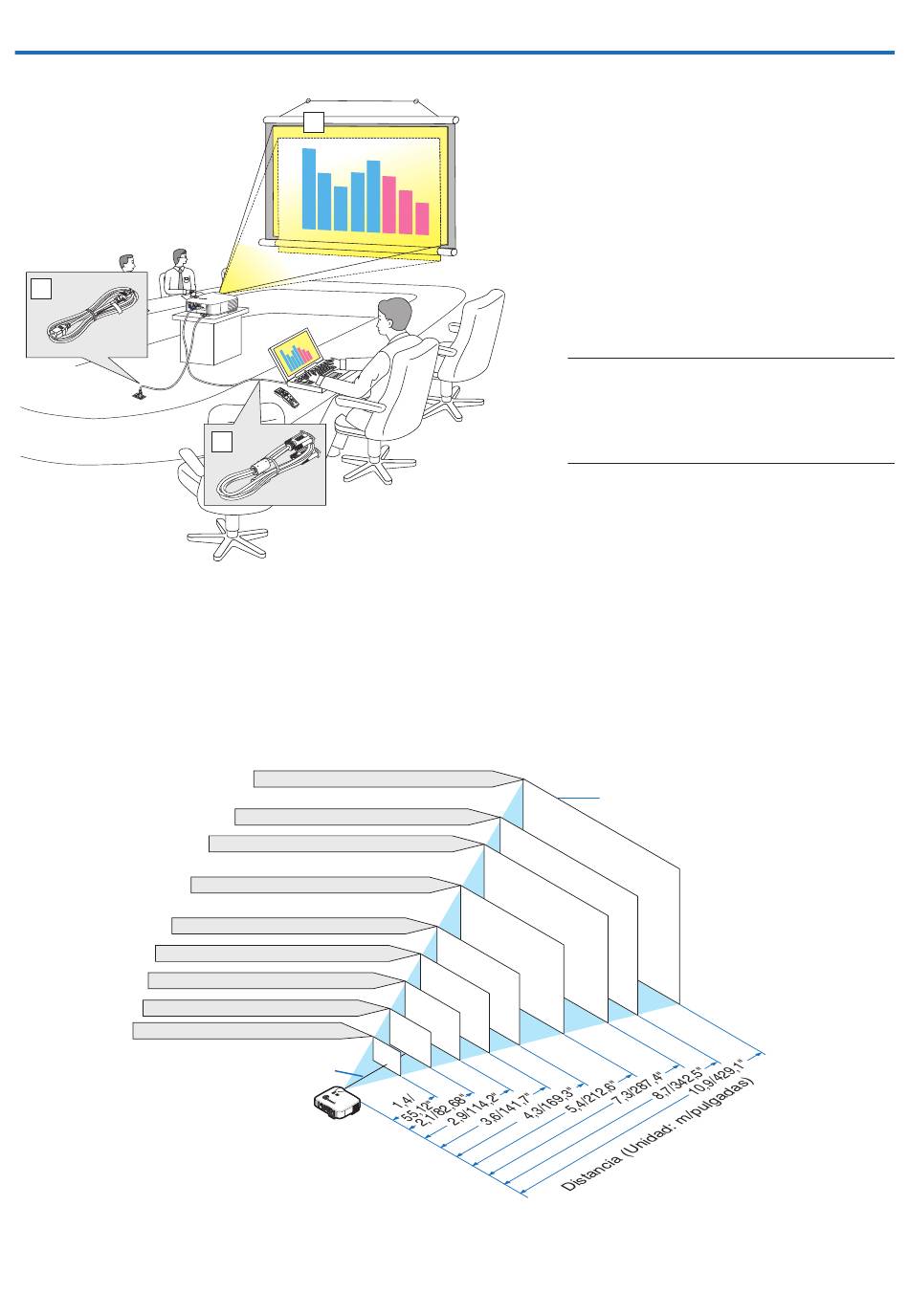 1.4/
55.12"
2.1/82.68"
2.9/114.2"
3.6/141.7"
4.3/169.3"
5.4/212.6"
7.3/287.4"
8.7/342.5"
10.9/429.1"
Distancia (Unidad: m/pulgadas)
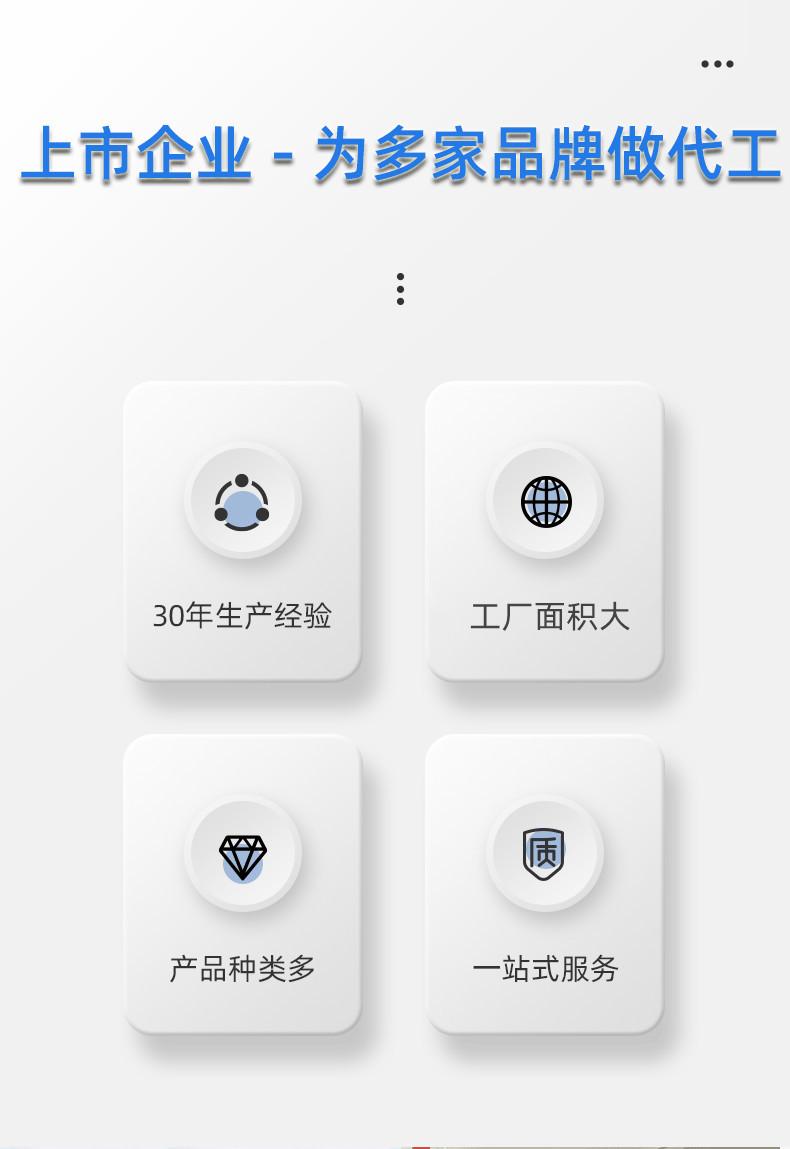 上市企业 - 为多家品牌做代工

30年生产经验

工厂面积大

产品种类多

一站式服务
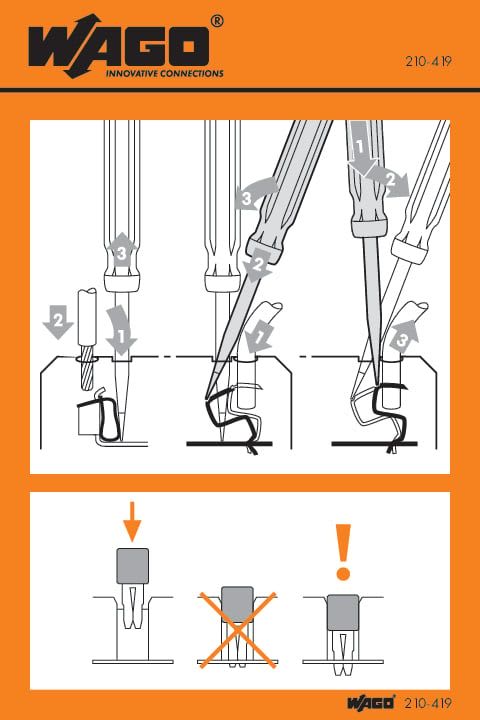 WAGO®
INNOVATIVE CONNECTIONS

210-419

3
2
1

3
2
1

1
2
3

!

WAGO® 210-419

Activity: A precise repetition of every entry, free of pictures, is the expected answer.

Solution:
 1.4/
55.12"
2.1/82.68"
2.9/114.2"
3.6/141.7"
4.3/169.3"
5.4/212.6"
7.3/287.4"
8.7/342.5"
10.9/429.1"
Distancia (Unidad: m/pulgadas)
 上市企业 - 为多家品牌做代工

30年生产经验

工厂面积大

产品种类多

一站式服务
 WAGO®
INNOVATIVE CONNECTIONS

210-419

3
2
1

3
2
1

1
2
3

!

WAGO® 210-419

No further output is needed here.